**PASAJE SELECCIONADO**
Hay que decir que Goya es, en efecto, el precedente ideológico y casi mitológico del propio Baudelaire y, después de él, de la mayoría de los movimientos que se suceden en el arte moderno. Llevando la sensibilidad romántica hasta sus últimos extremos lógicos, Baudelaire instaura en el arte y cabría decir incluso, en la moral, la dignidad de lo feo, de lo sórdido, de lo ínfimo, hasta el punto de que la belleza, entendida en su sentido clásico, pasará a convertirse en algo retrógrado y, con el paso del tiempo, en puramente reaccionario. Muchos años después, Adorno, en su Teoría estética, proclamará que «El arte tiene que convertir en uno de sus temas lo feo y lo proscrito: pero no para integrarlo, para suavizarlo o para reconciliarse con su existencia por medio del humor, más repulsivo aquí que cualquier repulsión».
Lo cierto es que a partir del Goya de la Pinturas Negras se produce una de las mayores desgracias en la historia de eso que convencionalmente conocemos como Arte: éste, incluso el más intencionalmente «realista», se convierte en «expresión». El arte ya no aspira a la ingenuidad antigua de pretender reflejar el mundo y mucho menos, a lo que Schopenhauer, un antiguo en este aspecto, consideraba que era su misión por antonomasia: mostrar la verdadera esencia de la realidad. Ahora el arte, hasta nuestros días, se transmuta en un correlato expresivo del sujeto que lo produce, de su personal perspectiva de las cosas y, en definitiva, de su irrepetible personalidad. Las consecuencias narcisistas que se derivan de tal inversión histórica están hoy, más que nunca, ante nuestros ojos en forma de una ingente banalidad artística que inunda de bagatelas perfectamente irrelevantes todas las instituciones museísticas.
En honor de Goya hay que decir, sin embargo, que cuando él pinta las hipnóticas deformidades de la Quinta del Sordo, hoy expuestas a la vista de todos en el Museo del Prado, está limitándose, en efecto, a exorcizar sus demonios personales, sin la menor intención de darle la difusión que nosotros conocemos. Francisco de Goya es en ese momento un hombre enfermo y profundamente desengañado. Como ilustrado militante que había sido, venía de una idea del hombre y de la historia plenamente optimista. El mundo estaba destinado a superar la ignorancia y la superstición y, con ello, las fuerzas de la dominación y el despotismo. El futuro de la Humanidad sería un luminoso progreso hacia el conocimiento y la libertad de los pueblos. Desde tales premisas su decepción con el curso de las cosas tenía que ser necesariamente más profunda.

**EXTRACTO DEL LISTADO**
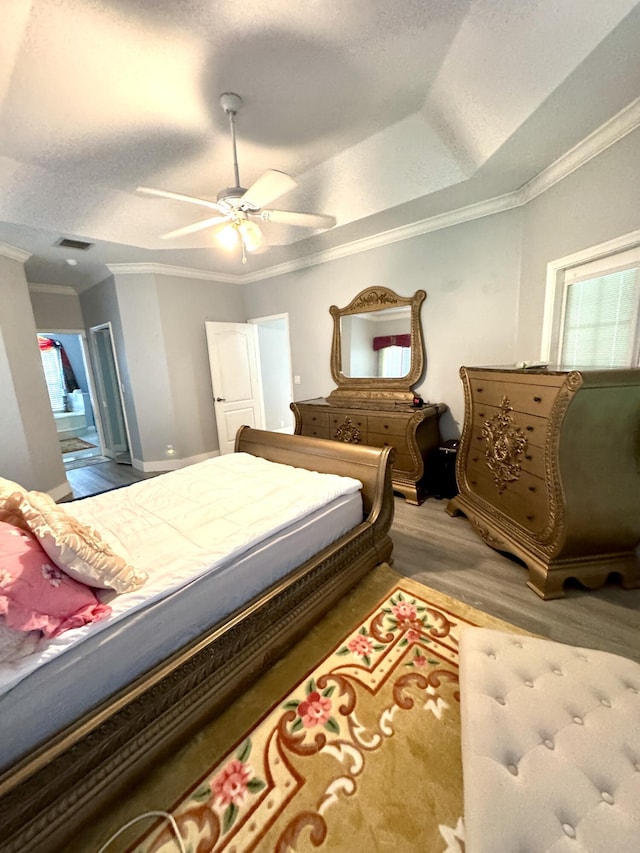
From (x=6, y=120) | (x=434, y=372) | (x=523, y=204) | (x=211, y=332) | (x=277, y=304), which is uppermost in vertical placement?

**TAREA BREVE A**
Responde a estas preguntas sobre el texto acerca de Goya:
(i) ¿En qué obra proclama Adorno que el arte tiene que convertir en uno de sus temas lo feo y lo proscrito?
(ii) ¿Dónde están expuestas hoy las deformidades de la Quinta del Sordo?
(iii) ¿Cuál consideraba Schopenhauer que era la misión por antonomasia del arte?
**TAREA BREVE B**
Indica si cada afirmación concuerda con el texto sobre Goya y cita las palabras que lo deciden:
(i) Goya pintó la Quinta del Sordo con la intención de darle amplia difusión.
(ii) En ese momento Goya era un hombre enfermo y desengañado.
(iii) Baudelaire instaura en el arte la dignidad de la belleza en su sentido clásico.
**TAREA BREVE C**
Transcribe el fragmento del texto sobre Goya que empieza con «En honor de» y sigue hasta «necesariamente más profunda.».

**RESULTADO DEL EJERCICIO A**
(i) En su Teoría estética.
(ii) En el Museo del Prado.
(iii) Mostrar la verdadera esencia de la realidad.

**RESULTADO DEL EJERCICIO B**
(i) No: «sin la menor intención de darle la difusión que nosotros conocemos».
(ii) Sí: «Francisco de Goya es en ese momento un hombre enfermo y profundamente desengañado».
(iii) No: «Baudelaire instaura en el arte y cabría decir incluso, en la moral, la dignidad de lo feo, de lo sórdido, de lo ínfimo».

**RESULTADO DEL EJERCICIO C**
En honor de Goya hay que decir, sin embargo, que cuando él pinta las hipnóticas deformidades de la Quinta del Sordo, hoy expuestas a la vista de todos en el Museo del Prado, está limitándose, en efecto, a exorcizar sus demonios personales, sin la menor intención de darle la difusión que nosotros conocemos. Francisco de Goya es en ese momento un hombre enfermo y profundamente desengañado. Como ilustrado militante que había sido, venía de una idea del hombre y de la historia plenamente optimista. El mundo estaba destinado a superar la ignorancia y la superstición y, con ello, las fuerzas de la dominación y el despotismo. El futuro de la Humanidad sería un luminoso progreso hacia el conocimiento y la libertad de los pueblos. Desde tales premisas su decepción con el curso de las cosas tenía que ser necesariamente más profunda.